[Dataset items]
========================================================================

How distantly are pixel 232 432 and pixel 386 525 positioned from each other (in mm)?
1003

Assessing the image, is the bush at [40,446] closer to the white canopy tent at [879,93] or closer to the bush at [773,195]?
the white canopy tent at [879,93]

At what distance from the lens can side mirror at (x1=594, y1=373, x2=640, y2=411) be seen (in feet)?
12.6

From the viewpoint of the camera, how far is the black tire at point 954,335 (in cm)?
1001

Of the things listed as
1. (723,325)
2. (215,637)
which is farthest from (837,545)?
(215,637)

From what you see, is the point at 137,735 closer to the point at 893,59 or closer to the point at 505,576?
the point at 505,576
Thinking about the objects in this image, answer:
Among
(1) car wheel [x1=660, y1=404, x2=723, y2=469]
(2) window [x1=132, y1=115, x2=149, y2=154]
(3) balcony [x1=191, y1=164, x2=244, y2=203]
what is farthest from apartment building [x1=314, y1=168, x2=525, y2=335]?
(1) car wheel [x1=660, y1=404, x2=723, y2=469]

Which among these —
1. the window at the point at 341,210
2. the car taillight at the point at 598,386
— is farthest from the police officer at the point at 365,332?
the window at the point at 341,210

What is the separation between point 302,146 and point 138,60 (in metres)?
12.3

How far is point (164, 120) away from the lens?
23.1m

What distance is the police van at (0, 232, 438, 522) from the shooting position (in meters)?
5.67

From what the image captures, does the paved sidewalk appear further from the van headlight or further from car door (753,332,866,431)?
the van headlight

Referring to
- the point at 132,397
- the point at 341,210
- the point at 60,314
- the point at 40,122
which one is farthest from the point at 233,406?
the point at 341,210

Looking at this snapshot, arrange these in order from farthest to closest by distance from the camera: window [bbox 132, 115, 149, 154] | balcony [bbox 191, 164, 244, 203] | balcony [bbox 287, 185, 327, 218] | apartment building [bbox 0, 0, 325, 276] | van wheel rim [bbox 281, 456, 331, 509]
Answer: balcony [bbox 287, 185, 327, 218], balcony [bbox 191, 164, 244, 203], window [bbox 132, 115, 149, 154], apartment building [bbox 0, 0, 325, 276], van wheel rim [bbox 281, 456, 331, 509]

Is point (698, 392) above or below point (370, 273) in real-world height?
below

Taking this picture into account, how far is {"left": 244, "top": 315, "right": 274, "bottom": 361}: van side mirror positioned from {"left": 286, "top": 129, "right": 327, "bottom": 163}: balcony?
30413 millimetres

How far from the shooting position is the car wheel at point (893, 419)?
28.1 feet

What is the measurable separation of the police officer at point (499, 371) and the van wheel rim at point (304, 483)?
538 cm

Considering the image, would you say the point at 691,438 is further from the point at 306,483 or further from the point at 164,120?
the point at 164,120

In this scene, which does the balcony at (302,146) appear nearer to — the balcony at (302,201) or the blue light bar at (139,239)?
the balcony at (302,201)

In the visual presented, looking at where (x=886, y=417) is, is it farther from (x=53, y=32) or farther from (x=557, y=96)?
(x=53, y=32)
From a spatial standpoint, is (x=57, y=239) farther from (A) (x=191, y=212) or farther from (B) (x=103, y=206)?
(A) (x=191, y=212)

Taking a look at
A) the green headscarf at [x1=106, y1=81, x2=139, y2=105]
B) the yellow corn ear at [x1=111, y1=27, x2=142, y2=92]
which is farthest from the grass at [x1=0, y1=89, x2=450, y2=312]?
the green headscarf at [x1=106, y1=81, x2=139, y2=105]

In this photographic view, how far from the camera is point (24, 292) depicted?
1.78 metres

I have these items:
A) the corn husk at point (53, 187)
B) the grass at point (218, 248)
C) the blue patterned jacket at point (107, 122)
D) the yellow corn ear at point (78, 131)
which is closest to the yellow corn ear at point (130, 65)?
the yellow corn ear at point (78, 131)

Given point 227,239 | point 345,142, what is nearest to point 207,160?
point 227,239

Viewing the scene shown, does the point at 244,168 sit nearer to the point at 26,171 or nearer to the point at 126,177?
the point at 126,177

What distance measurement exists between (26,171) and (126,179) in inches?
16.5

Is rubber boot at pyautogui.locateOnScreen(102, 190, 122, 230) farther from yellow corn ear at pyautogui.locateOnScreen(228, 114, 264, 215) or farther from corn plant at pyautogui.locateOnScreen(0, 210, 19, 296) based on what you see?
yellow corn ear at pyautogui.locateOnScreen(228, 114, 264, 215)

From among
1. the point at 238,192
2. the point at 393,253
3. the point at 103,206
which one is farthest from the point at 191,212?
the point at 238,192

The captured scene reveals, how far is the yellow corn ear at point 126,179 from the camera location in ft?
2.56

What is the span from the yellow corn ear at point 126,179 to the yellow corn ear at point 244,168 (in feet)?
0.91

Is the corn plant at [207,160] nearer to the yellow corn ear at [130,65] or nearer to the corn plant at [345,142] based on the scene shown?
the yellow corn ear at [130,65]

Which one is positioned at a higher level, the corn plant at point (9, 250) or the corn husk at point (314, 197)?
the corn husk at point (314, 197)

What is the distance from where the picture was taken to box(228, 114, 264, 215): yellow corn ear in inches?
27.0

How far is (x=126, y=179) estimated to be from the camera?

========================================================================

### JOB
Reproduce the material precisely, including every line.

### ANSWER TO THE EXERCISE
How distantly are pixel 232 432 and pixel 386 525 positioned from each other (in mm)?
1003

Assessing the image, is the bush at [40,446] closer to the white canopy tent at [879,93] or closer to the bush at [773,195]?
the white canopy tent at [879,93]

At what distance from the lens can side mirror at (x1=594, y1=373, x2=640, y2=411) be seen (in feet)?
12.6

From the viewpoint of the camera, how far is the black tire at point 954,335 (in cm)?
1001

Of the things listed as
1. (723,325)
2. (215,637)
which is farthest from (837,545)?
(215,637)

From what you see, is the point at 137,735 closer to the point at 893,59 or closer to the point at 505,576?
the point at 505,576
Thinking about the objects in this image, answer:
Among
(1) car wheel [x1=660, y1=404, x2=723, y2=469]
(2) window [x1=132, y1=115, x2=149, y2=154]
(3) balcony [x1=191, y1=164, x2=244, y2=203]
what is farthest from apartment building [x1=314, y1=168, x2=525, y2=335]?
(1) car wheel [x1=660, y1=404, x2=723, y2=469]

Which among these —
1. the window at the point at 341,210
2. the car taillight at the point at 598,386
— is farthest from the police officer at the point at 365,332?
the window at the point at 341,210

What is the separation between point 302,146 and point 138,60 (in metres)?
12.3

How far is point (164, 120) away from the lens?
23.1m

What distance is the police van at (0, 232, 438, 522) from the shooting position (in meters)?
5.67

From what the image captures, does the paved sidewalk appear further from the van headlight or further from car door (753,332,866,431)?
the van headlight

Referring to
- the point at 132,397
- the point at 341,210
- the point at 60,314
- the point at 40,122
which one is farthest from the point at 233,406?
the point at 341,210

Looking at this snapshot, arrange these in order from farthest to closest by distance from the camera: window [bbox 132, 115, 149, 154] | balcony [bbox 191, 164, 244, 203] | balcony [bbox 287, 185, 327, 218] | apartment building [bbox 0, 0, 325, 276] | van wheel rim [bbox 281, 456, 331, 509]
Answer: balcony [bbox 287, 185, 327, 218], balcony [bbox 191, 164, 244, 203], window [bbox 132, 115, 149, 154], apartment building [bbox 0, 0, 325, 276], van wheel rim [bbox 281, 456, 331, 509]

Is point (698, 392) above or below point (370, 273) in real-world height?
below

Taking this picture into account, how far is {"left": 244, "top": 315, "right": 274, "bottom": 361}: van side mirror positioned from {"left": 286, "top": 129, "right": 327, "bottom": 163}: balcony?
30413 millimetres

How far from the shooting position is the car wheel at point (893, 419)?
28.1 feet

What is the measurable separation of the police officer at point (499, 371) and the van wheel rim at point (304, 483)?
538 cm

Considering the image, would you say the point at 691,438 is further from the point at 306,483 or further from the point at 164,120?
the point at 164,120

In this scene, which does the balcony at (302,146) appear nearer to — the balcony at (302,201) or the blue light bar at (139,239)?
the balcony at (302,201)

In the visual presented, looking at where (x=886, y=417) is, is it farther from (x=53, y=32) or farther from (x=557, y=96)?
(x=53, y=32)
From a spatial standpoint, is (x=57, y=239) farther from (A) (x=191, y=212) or farther from (B) (x=103, y=206)?
(A) (x=191, y=212)

Taking a look at
A) the green headscarf at [x1=106, y1=81, x2=139, y2=105]
B) the yellow corn ear at [x1=111, y1=27, x2=142, y2=92]
which is farthest from the grass at [x1=0, y1=89, x2=450, y2=312]?
the green headscarf at [x1=106, y1=81, x2=139, y2=105]

In this photographic view, how far from the camera is point (24, 292) depicted?
1.78 metres

I have these items:
A) the corn husk at point (53, 187)
B) the grass at point (218, 248)
C) the blue patterned jacket at point (107, 122)
D) the yellow corn ear at point (78, 131)
which is closest to the yellow corn ear at point (130, 65)?
the yellow corn ear at point (78, 131)

Given point 227,239 | point 345,142, what is nearest to point 207,160?
point 227,239

Viewing the scene shown, does the point at 244,168 sit nearer to the point at 26,171 or nearer to the point at 126,177?
the point at 126,177

What distance measurement exists between (26,171) and (126,179) in inches?
16.5

Is rubber boot at pyautogui.locateOnScreen(102, 190, 122, 230) farther from yellow corn ear at pyautogui.locateOnScreen(228, 114, 264, 215) or farther from corn plant at pyautogui.locateOnScreen(0, 210, 19, 296) based on what you see?
yellow corn ear at pyautogui.locateOnScreen(228, 114, 264, 215)

From among
1. the point at 238,192
2. the point at 393,253
3. the point at 103,206
which one is farthest from the point at 191,212?
the point at 238,192

The captured scene reveals, how far is the yellow corn ear at point 126,179 from the camera location in ft?
2.56

What is the span from the yellow corn ear at point 126,179 to the yellow corn ear at point 244,168 (in feet)?
0.91

Is the corn plant at [207,160] nearer to the yellow corn ear at [130,65] or nearer to the corn plant at [345,142] based on the scene shown?
the yellow corn ear at [130,65]

Which one is positioned at a higher level, the corn plant at point (9, 250) or the corn husk at point (314, 197)?
the corn husk at point (314, 197)

What is the distance from where the picture was taken to box(228, 114, 264, 215): yellow corn ear in inches?
27.0

How far is (x=126, y=179) estimated to be from the camera?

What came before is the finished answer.